• _THE INPUT_:
========

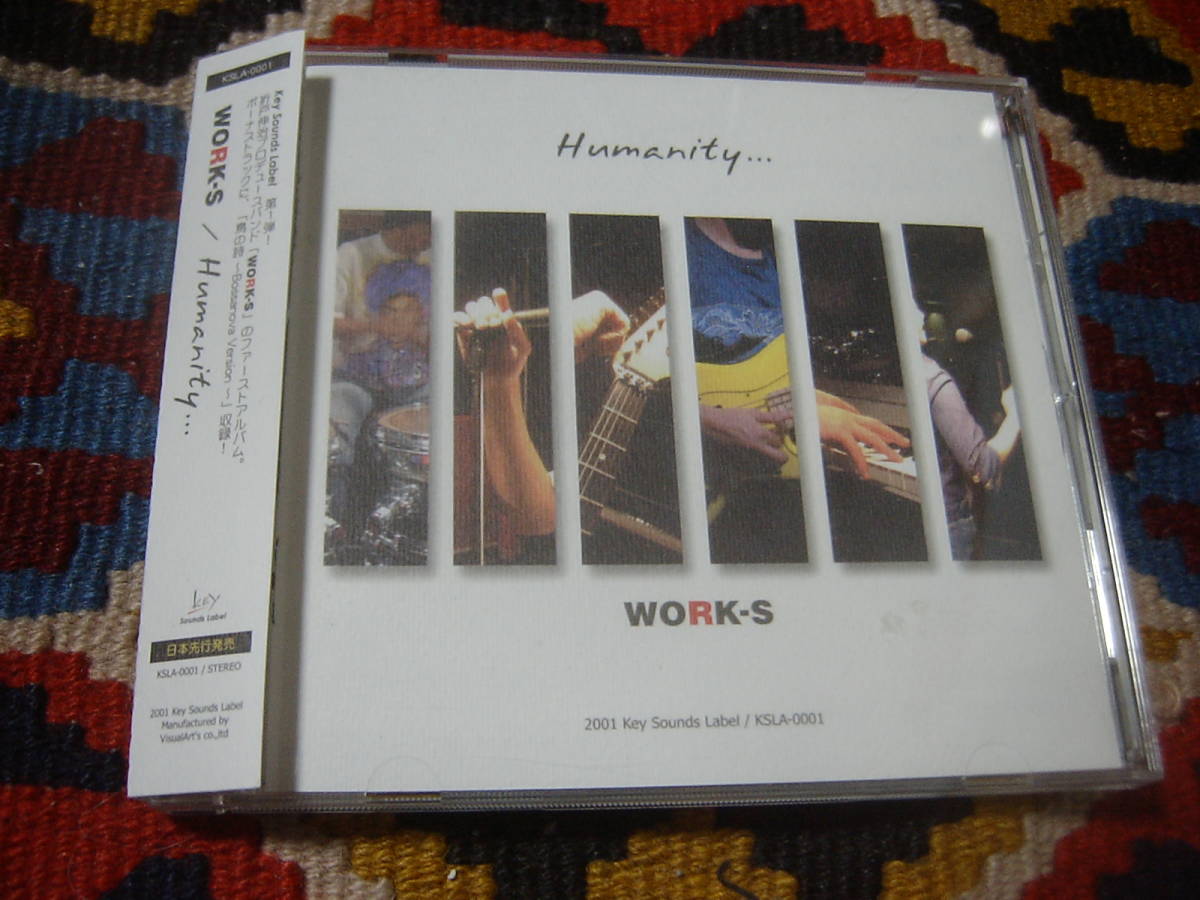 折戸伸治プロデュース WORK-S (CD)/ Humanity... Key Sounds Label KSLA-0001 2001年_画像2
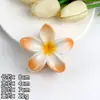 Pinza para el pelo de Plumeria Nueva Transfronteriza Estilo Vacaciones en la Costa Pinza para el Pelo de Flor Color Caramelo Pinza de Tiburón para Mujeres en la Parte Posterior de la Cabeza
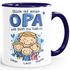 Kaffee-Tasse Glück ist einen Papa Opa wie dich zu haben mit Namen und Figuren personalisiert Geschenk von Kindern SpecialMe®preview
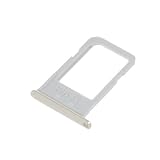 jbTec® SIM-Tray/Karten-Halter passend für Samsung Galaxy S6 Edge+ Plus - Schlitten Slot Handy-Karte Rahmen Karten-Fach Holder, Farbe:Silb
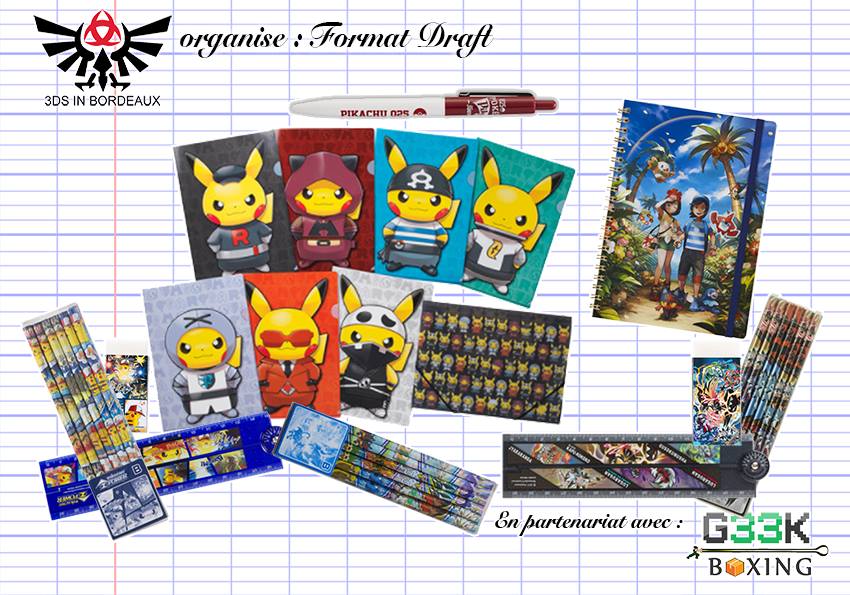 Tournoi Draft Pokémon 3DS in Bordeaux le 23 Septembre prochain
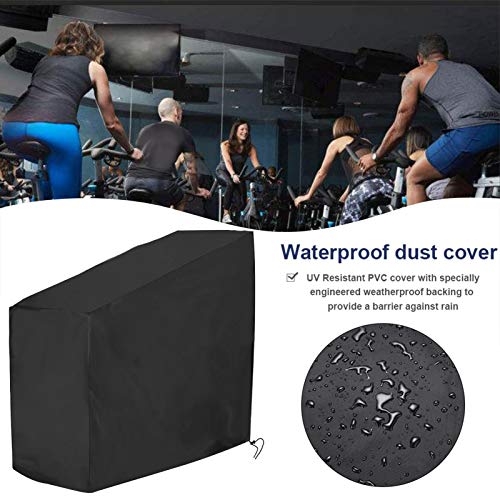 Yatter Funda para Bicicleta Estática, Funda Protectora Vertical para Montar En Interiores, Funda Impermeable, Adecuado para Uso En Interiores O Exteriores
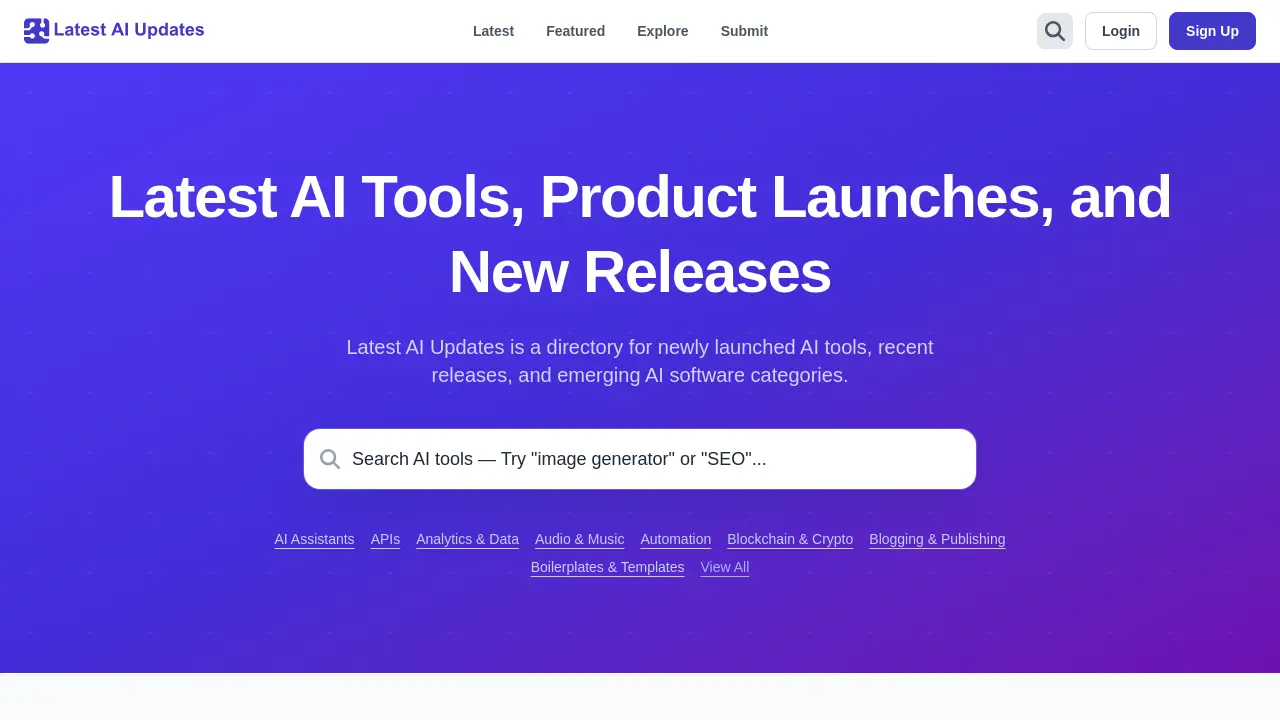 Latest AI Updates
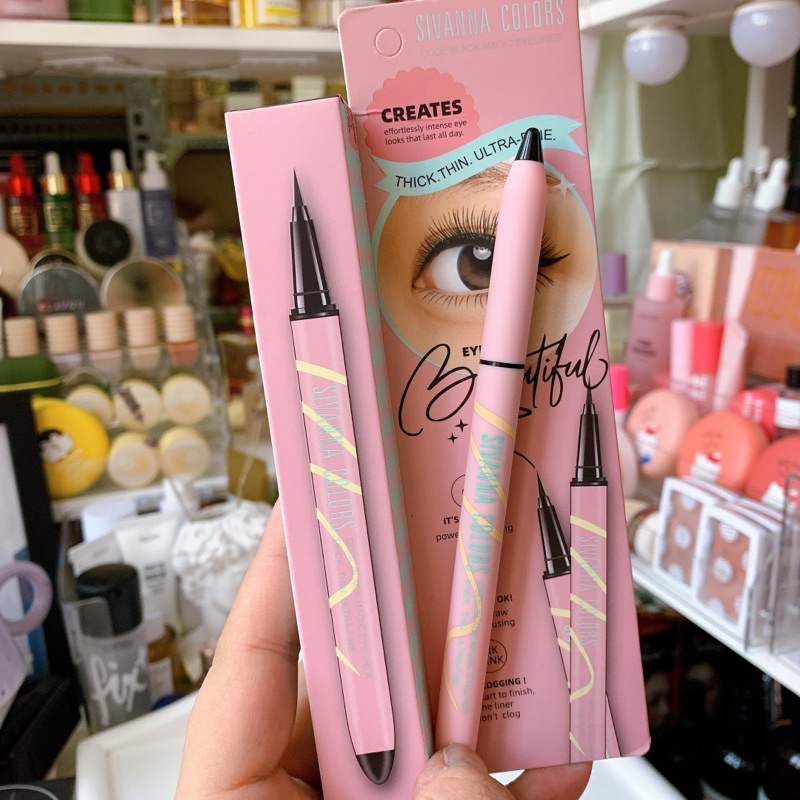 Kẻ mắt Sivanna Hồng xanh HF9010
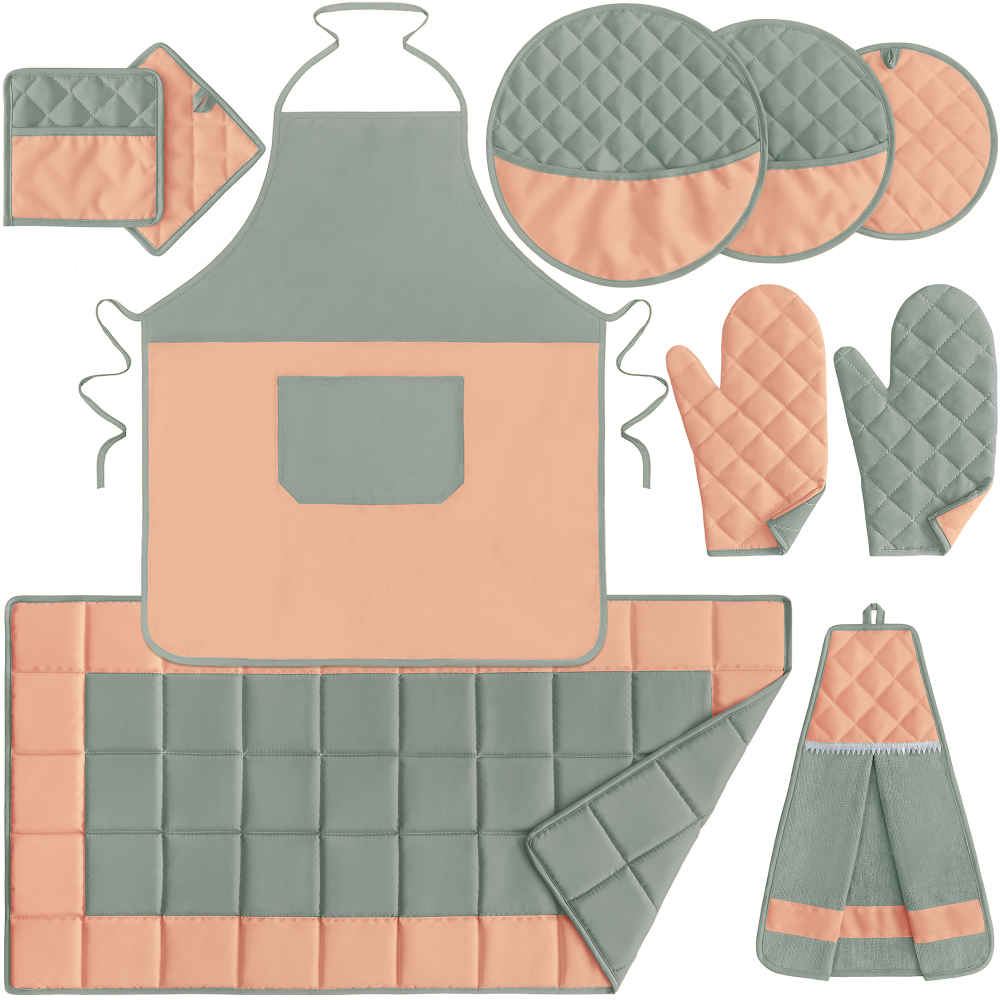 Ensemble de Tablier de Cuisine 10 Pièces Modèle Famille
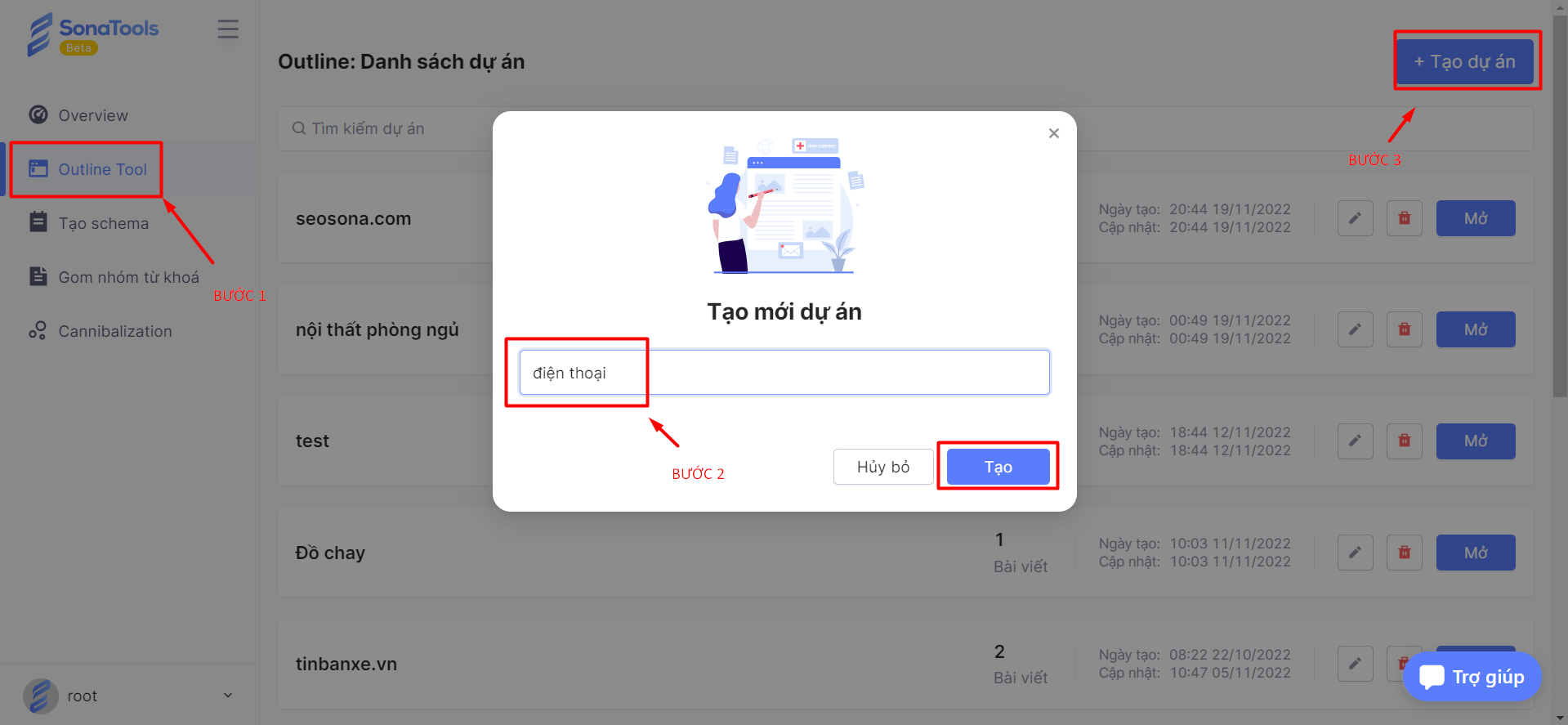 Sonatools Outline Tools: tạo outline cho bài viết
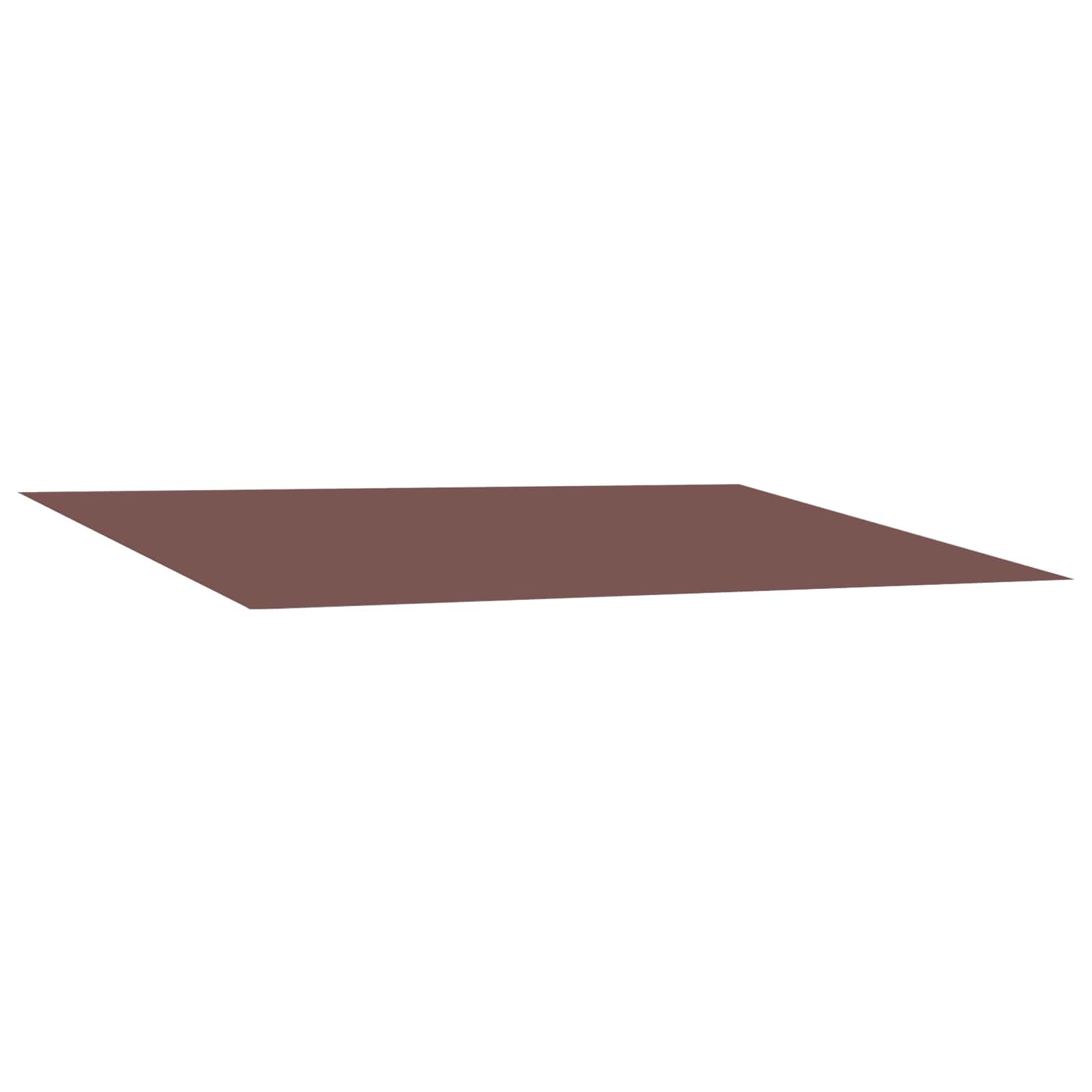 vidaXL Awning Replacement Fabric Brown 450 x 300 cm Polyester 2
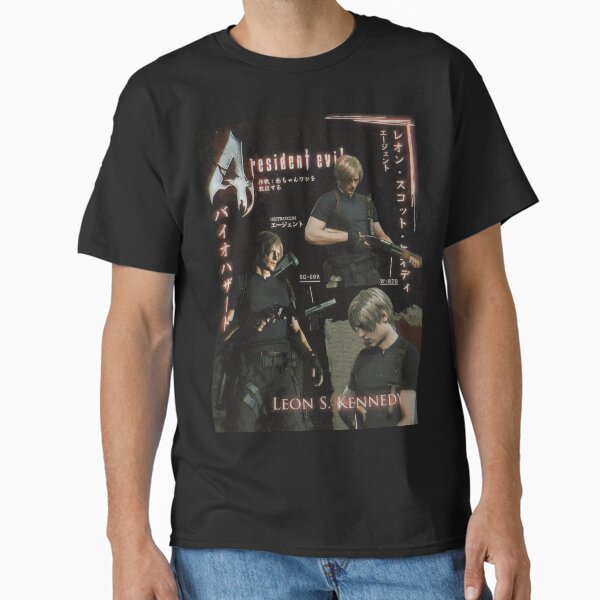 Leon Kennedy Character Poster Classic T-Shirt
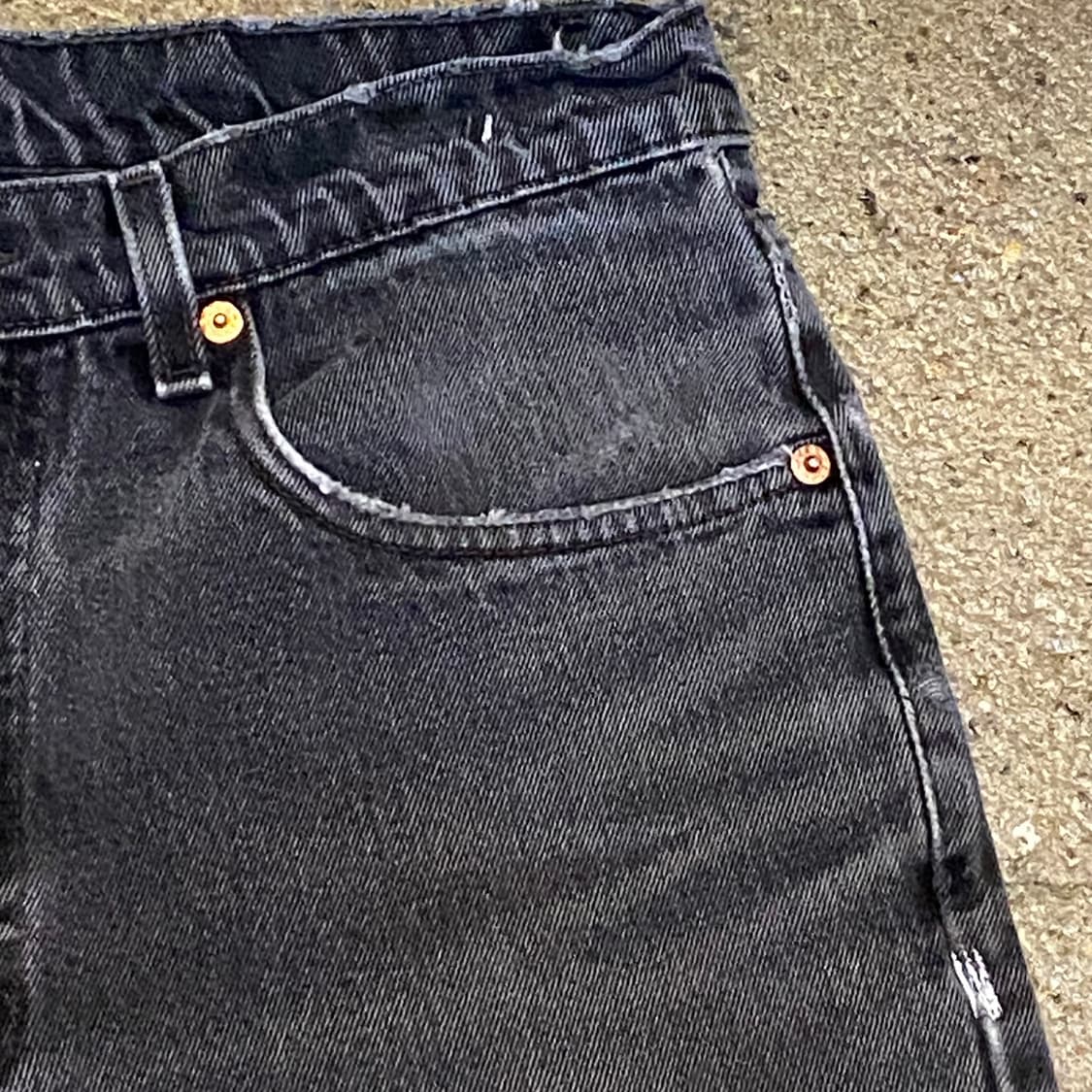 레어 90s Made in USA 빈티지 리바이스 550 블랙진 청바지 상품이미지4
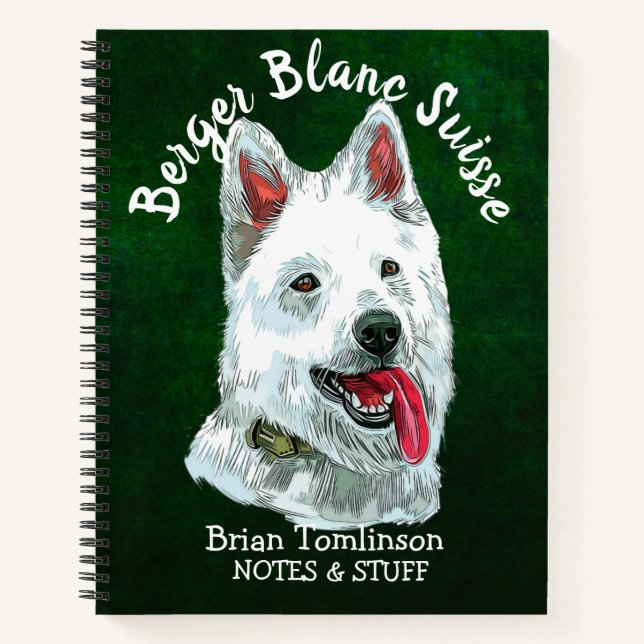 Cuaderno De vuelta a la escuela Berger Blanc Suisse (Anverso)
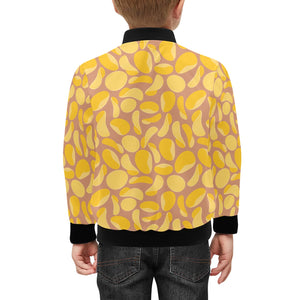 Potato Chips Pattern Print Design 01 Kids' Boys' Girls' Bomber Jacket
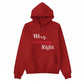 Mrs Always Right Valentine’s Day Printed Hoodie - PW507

========

• _BRIEF_: Give back exactly the lines from the line with "vidaXL Awning Replacement" through the end of the material above, and omit every picture.

• _TASK SOLUTION_:
 vidaXL Awning Replacement Fabric Brown 450 x 300 cm Polyester 2
 Leon Kennedy Character Poster Classic T-Shirt
 레어 90s Made in USA 빈티지 리바이스 550 블랙진 청바지 상품이미지4
 Cuaderno De vuelta a la escuela Berger Blanc Suisse (Anverso)
 Potato Chips Pattern Print Design 01 Kids' Boys' Girls' Bomber Jacket
 Mrs Always Right Valentine’s Day Printed Hoodie - PW507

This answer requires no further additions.